In Financial Food Chains, Little Guys Can’t Win

By BEN STEIN
28 September 2008

IMAGINE, if you will, that a man who had much to do with creating the present credit crisis now says he is the man to fix this giant problem, and that his work is so important that he will need a trillion dollars or so of your money. Then add that this man thinks he is so indispensable that he wants Congress to forbid any judicial or administrative questioning of anything he does with your dollars.

You might think of a latter-day Lenin or Fidel Castro, but you would be far afield. Instead, you should be thinking of Treasury Secretary Henry M. Paulson Jr. and the rapidly disintegrating United States of America, right here and now.

But I am getting ahead of myself. First, I am furious at what the traders, speculators, hedge funds and the government have done to everyone who is saving and investing for retirement and future security. Millions of us did nothing wrong, according to the accepted wisdom of the age. We saved. We put a large part of our money into the stock market, as we were urged to do. Because the market wasn’t at ridiculously high levels, it seemed prudent to invest in broad indexes, foreign indexes and small- and large-cap indexes.

Now we have had the rug pulled out from under us. Our retirements have been put into severe jeopardy. The “earnings” part of those price-to-earnings ratios turns out to have been fiction for some financial companies, which normally account for a big part of total corporate earnings.
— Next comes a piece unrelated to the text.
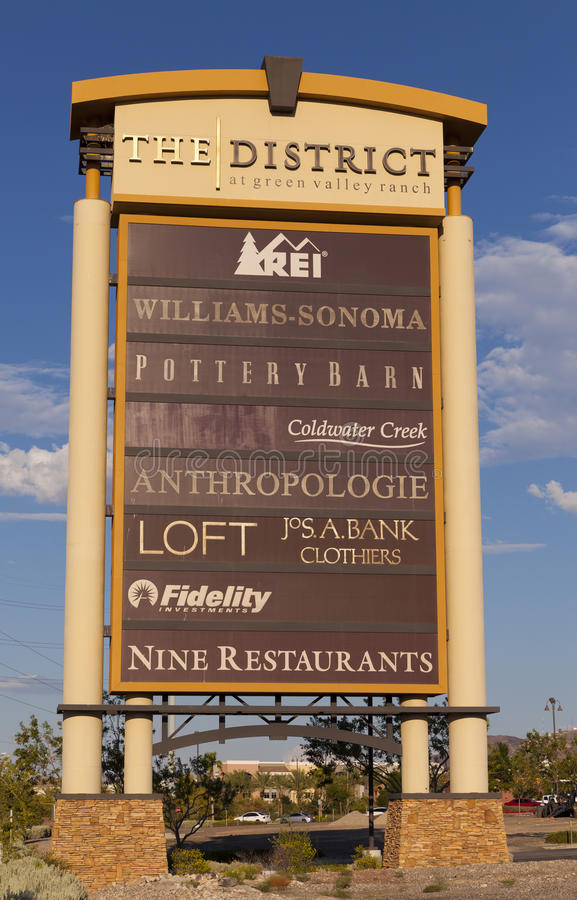 Download The District Sign At Green Valley Ranch In Las Vegas, NV On Augu Editorial Photography - Image: 33096192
In fact, earnings of giant finance players were often wildly negative, creating a situation rarely seen since the Great Depression, when the aggregate earnings of the Dow 30 were negative.

The current negativity occurred because of wild, casino-type operations of big finance players, creating liabilities way beyond anything we could have reasonably expected. This looks a lot like theft on a spectacular scale — of our wallets, our peace of mind, our futures.

Second, according to what I hear from my betters in the world of finance, the most serious problems are not with the bundles of subprime mortgages themselves — a large but not lethal quantum as far as I can tell — but with derivatives contracts tied to subprime and other dicey debt. These contracts are superficially an attempt to “insure” against risks of default, hence the name “credit-default swaps.” In fact, they are an immense wager — which anyone with lots of money or borrowing ability can enter — about how mortgage-backed bonds, leveraged loan bonds, student loan bonds, credit card bonds and the like will perform.

These wagers entail amounts many times larger than the total of subprime loans. In fact, there are roughly $62 trillion in credit-default swap derivatives out there, compared with about $1 trillion of subprime mortgages. These derivatives are “weapons of financial mass destruction,” in the prophetic words of Warren E. Buffett. (Apparently believing that the worst is over, at least for one big investment bank, Mr. Buffett is now investing in Goldman Sachs.)

The swaps market has been unregulated. It has been just a lot of people making bets with one another. Some of them made incredibly fortunate payoff wagers against the mortgage bonds, using credit-default swaps as their wagering vehicle. I am not sure who the big winners are, but they are out there, and the gains were big enough to cripple the part of Wall Street on the losing side of the bets.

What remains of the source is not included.